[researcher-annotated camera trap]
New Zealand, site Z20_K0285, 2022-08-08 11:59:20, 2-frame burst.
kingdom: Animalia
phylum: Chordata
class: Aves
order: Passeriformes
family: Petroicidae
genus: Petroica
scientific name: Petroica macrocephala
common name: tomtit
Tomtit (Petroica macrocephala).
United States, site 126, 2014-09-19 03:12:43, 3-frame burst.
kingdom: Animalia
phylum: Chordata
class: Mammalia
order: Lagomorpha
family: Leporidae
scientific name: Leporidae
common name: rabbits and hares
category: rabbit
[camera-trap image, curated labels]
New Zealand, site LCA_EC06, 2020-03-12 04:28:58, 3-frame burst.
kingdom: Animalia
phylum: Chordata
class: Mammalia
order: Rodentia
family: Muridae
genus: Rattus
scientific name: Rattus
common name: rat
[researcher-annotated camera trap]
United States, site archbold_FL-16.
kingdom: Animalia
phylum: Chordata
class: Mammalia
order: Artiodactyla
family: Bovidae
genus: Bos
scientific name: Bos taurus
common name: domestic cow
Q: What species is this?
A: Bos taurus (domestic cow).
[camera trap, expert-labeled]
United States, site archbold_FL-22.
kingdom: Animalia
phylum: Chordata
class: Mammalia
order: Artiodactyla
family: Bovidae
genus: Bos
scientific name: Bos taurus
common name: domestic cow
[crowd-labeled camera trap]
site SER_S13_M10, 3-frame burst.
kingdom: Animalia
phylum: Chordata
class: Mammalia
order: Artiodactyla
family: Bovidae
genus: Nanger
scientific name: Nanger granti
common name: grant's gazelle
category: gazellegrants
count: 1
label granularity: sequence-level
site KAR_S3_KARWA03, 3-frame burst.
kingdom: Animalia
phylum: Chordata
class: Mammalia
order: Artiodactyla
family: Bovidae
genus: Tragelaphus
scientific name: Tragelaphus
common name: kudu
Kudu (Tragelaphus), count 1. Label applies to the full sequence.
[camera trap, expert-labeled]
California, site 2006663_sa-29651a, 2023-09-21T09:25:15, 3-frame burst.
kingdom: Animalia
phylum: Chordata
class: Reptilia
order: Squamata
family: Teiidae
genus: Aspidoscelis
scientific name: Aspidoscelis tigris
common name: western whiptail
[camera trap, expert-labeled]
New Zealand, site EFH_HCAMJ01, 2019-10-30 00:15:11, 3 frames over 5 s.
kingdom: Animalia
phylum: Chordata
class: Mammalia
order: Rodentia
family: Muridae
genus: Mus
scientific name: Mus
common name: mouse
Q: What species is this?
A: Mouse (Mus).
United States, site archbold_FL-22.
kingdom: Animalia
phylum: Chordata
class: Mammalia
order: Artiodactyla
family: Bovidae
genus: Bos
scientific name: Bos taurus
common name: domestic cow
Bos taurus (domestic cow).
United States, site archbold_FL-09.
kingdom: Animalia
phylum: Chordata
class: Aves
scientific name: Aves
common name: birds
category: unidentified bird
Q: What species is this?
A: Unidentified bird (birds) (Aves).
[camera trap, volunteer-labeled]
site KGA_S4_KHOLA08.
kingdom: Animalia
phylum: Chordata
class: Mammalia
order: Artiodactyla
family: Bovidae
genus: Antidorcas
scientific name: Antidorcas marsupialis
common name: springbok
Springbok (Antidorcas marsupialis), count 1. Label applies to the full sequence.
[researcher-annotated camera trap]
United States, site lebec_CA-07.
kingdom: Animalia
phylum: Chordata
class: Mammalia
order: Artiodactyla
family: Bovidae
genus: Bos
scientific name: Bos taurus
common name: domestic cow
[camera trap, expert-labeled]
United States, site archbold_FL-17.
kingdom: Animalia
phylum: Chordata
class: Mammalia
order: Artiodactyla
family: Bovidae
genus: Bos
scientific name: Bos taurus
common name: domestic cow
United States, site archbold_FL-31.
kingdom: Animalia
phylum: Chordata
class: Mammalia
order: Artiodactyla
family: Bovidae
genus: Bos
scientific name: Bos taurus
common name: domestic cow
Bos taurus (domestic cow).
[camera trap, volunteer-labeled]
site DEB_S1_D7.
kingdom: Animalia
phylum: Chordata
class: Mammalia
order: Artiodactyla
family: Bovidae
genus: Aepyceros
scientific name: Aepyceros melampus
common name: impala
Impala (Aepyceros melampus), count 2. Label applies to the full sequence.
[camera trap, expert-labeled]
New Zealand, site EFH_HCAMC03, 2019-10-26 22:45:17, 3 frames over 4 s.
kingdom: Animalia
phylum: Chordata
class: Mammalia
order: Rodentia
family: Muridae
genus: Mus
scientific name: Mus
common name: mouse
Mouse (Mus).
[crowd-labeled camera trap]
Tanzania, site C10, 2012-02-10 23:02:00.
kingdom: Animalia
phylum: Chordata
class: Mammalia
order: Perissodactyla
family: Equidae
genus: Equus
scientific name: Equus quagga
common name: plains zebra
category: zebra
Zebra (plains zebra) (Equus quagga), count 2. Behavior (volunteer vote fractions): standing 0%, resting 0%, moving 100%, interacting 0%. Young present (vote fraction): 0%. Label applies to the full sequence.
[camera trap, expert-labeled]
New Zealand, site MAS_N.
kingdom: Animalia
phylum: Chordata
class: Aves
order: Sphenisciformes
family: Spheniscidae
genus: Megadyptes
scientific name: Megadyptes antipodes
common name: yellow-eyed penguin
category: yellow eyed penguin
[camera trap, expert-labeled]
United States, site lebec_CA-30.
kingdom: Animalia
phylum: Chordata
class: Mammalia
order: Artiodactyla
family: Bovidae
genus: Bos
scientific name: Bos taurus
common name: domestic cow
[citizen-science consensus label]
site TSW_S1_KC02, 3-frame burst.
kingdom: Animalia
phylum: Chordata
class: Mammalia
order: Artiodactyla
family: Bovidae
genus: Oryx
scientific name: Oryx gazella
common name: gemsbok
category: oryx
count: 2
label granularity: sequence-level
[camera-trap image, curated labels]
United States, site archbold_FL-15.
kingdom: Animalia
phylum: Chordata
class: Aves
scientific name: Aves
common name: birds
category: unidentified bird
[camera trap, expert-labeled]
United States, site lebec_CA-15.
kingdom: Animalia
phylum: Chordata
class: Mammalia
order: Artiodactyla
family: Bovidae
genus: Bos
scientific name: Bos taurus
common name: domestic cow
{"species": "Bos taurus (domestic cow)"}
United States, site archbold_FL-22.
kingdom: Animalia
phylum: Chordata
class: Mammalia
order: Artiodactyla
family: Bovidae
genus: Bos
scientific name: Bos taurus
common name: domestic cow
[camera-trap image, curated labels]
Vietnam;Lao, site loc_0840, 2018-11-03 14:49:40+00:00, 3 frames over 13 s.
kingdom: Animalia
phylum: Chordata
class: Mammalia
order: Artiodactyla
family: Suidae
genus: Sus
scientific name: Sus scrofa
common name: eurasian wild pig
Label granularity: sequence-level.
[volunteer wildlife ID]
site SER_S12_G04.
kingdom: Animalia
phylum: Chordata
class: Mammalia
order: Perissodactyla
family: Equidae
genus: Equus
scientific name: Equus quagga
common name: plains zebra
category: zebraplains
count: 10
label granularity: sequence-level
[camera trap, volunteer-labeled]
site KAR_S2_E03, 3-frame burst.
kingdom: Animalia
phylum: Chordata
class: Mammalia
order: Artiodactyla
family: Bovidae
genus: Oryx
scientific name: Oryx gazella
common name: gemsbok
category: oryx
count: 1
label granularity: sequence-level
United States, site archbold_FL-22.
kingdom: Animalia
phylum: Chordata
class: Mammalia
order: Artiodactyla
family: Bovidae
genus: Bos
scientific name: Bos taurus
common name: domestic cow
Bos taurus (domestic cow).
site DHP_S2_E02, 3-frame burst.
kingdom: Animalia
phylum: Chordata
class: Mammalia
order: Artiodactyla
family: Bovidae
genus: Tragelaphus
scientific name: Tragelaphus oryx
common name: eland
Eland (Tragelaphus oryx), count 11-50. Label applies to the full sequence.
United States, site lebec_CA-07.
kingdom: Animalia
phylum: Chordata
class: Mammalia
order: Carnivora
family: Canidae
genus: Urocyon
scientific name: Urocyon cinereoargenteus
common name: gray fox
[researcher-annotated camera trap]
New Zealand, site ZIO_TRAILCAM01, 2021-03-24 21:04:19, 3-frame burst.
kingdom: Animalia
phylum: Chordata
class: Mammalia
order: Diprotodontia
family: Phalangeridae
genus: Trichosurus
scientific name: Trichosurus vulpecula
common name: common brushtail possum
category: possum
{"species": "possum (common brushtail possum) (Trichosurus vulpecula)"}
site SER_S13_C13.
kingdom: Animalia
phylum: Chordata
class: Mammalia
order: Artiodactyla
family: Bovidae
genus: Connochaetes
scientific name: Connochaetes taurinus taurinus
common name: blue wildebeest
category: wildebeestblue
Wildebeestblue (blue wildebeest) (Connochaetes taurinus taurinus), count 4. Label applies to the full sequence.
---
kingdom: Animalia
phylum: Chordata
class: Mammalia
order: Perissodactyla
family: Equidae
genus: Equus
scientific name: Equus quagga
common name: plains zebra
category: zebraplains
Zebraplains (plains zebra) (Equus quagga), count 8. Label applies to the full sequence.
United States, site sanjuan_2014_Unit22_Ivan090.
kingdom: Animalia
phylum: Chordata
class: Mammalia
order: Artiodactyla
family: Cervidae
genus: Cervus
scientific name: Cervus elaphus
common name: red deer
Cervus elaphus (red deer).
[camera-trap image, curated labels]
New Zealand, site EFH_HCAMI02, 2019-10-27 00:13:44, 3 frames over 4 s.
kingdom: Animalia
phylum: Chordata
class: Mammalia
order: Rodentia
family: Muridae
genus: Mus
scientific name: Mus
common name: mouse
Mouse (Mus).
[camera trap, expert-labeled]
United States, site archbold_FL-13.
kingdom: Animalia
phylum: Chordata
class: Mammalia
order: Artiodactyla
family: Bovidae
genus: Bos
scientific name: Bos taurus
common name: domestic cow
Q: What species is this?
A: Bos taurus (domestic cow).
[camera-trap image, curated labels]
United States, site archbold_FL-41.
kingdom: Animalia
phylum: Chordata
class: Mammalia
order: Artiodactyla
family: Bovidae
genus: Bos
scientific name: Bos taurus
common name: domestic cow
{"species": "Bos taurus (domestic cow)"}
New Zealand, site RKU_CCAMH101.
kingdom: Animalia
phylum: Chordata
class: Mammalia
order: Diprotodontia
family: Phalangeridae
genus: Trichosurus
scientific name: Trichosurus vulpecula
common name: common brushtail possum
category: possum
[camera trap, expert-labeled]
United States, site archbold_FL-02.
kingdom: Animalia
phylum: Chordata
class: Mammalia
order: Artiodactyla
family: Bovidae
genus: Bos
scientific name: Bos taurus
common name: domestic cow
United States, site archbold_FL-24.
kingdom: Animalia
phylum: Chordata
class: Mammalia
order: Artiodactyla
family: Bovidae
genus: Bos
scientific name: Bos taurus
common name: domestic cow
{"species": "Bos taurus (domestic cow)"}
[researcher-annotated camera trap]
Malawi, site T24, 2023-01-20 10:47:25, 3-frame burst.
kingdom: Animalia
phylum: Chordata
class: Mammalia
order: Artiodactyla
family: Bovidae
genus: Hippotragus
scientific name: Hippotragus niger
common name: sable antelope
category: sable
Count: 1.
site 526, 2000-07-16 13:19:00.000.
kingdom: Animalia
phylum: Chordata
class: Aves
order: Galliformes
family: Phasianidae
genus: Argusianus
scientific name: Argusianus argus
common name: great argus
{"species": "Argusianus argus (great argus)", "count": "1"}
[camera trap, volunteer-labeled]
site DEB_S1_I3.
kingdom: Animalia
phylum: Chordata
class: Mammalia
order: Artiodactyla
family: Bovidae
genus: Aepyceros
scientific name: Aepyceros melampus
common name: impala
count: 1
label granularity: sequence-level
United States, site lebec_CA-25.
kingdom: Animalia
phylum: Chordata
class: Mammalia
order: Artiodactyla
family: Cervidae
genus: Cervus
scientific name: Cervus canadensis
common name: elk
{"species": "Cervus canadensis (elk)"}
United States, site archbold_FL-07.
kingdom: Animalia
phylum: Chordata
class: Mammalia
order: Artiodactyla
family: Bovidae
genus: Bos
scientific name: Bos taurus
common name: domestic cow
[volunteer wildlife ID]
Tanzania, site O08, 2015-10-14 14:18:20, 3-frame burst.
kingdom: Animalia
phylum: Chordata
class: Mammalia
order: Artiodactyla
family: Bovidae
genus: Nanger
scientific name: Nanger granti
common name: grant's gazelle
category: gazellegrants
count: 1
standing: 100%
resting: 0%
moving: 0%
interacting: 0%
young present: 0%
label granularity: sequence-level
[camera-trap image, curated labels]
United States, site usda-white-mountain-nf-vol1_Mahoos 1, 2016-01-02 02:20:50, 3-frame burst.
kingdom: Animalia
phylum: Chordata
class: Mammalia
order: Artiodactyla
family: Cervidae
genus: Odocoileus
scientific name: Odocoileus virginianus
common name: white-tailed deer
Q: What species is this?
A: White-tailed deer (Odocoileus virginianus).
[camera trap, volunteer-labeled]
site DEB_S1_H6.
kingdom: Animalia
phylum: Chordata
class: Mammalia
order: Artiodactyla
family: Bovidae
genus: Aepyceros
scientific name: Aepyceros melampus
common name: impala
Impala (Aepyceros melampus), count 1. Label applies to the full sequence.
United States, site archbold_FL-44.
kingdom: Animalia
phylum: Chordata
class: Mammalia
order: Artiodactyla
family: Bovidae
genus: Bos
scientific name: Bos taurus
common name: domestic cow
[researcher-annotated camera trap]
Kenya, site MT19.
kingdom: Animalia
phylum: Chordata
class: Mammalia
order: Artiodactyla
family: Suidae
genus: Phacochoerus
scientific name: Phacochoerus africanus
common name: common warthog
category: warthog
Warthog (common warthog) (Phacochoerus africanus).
——————
• _YOUR INSTRUCTIONS_: Copy out only the lines running from the beginning of the data to the line with "category: rabbit", both ends included.

• _RESPONSE TO THIS TASK_:
[researcher-annotated camera trap]
New Zealand, site Z20_K0285, 2022-08-08 11:59:20, 2-frame burst.
kingdom: Animalia
phylum: Chordata
class: Aves
order: Passeriformes
family: Petroicidae
genus: Petroica
scientific name: Petroica macrocephala
common name: tomtit
Tomtit (Petroica macrocephala).
United States, site 126, 2014-09-19 03:12:43, 3-frame burst.
kingdom: Animalia
phylum: Chordata
class: Mammalia
order: Lagomorpha
family: Leporidae
scientific name: Leporidae
common name: rabbits and hares
category: rabbit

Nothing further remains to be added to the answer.